We live in the age of big data. At this point it’s become a cliche to say that data is the oil of the 21st century but it really is so. Data collection practices have resulted in huge piles of data in just about everyone’s hands.
Interpreting data, however, is no easy task, and much of the industry and academia still rely on solutions, which provide little in the ways of explanations. While deep learning is incredibly useful for predictive purposes, it rarely gives practitioners an understanding of the mechanics and structures that underlie the data.
Textual data is especially tricky. While natural language and concepts like “topics” are incredibly easy for humans to have an intuitive grasp of, producing operational definitions of semantic structures is far from trivial.
In this article I will introduce you to different conceptualizations of discovering latent semantic structures in natural language, we will look at operational definitions of the theory, and at last I will demonstrate the usefulness of the method with a case study.

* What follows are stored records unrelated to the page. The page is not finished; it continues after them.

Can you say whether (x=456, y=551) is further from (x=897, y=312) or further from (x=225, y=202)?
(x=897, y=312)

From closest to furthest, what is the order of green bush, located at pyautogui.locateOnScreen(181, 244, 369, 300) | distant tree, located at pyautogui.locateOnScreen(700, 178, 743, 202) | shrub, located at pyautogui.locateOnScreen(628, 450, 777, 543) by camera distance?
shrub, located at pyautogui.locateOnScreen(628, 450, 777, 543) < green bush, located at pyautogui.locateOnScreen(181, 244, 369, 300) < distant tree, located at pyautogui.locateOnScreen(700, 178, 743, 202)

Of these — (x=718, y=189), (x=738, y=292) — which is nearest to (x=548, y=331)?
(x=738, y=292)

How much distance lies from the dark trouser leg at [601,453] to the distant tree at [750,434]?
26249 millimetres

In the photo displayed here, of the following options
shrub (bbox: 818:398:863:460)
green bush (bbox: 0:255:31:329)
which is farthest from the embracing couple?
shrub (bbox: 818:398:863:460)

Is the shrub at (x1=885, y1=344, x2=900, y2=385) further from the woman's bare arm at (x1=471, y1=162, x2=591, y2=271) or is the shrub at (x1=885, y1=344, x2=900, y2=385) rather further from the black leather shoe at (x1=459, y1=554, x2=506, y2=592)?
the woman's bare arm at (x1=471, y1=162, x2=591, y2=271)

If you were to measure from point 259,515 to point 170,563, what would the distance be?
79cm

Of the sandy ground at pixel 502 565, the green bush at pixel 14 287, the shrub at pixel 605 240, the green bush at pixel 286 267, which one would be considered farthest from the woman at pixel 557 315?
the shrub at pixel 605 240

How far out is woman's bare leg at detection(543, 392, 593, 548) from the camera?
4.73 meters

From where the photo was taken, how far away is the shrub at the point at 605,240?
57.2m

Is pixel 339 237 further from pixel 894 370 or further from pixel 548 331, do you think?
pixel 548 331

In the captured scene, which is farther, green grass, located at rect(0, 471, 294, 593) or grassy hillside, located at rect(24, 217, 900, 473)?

While topic to us humans seems like a completely intuitive and self-explanatory term, it is hardly so when we try to come up with a useful and informative definition. The Oxford dictionary’s definition is luckily here to help us:
A subject that is discussed, written about, or studied.
Well, this didn’t get us much closer to something we can formulate in computational terms. Notice how the word subject, is used to hide all the gory details. This need not deter us, however, we can certainly do better.
In Natural Language Processing, we often use a spatial definition of semantics. This might sound fancy, but essentially we imagine that semantic content of text/language can be expressed in some continuous space (often high-dimensional), where concepts or texts that are related are closer to each other than those that aren’t. If we embrace this theory of semantics, we can easily come up with two possible definitions for topic.
Topics as Semantic Clusters
A rather intuitive conceptualization is to imagine topic as groups of passages/concepts in semantic space that are closely related to each other, but not as closely related to other texts. This incidentally means that one passage can only belong to one topic at a time.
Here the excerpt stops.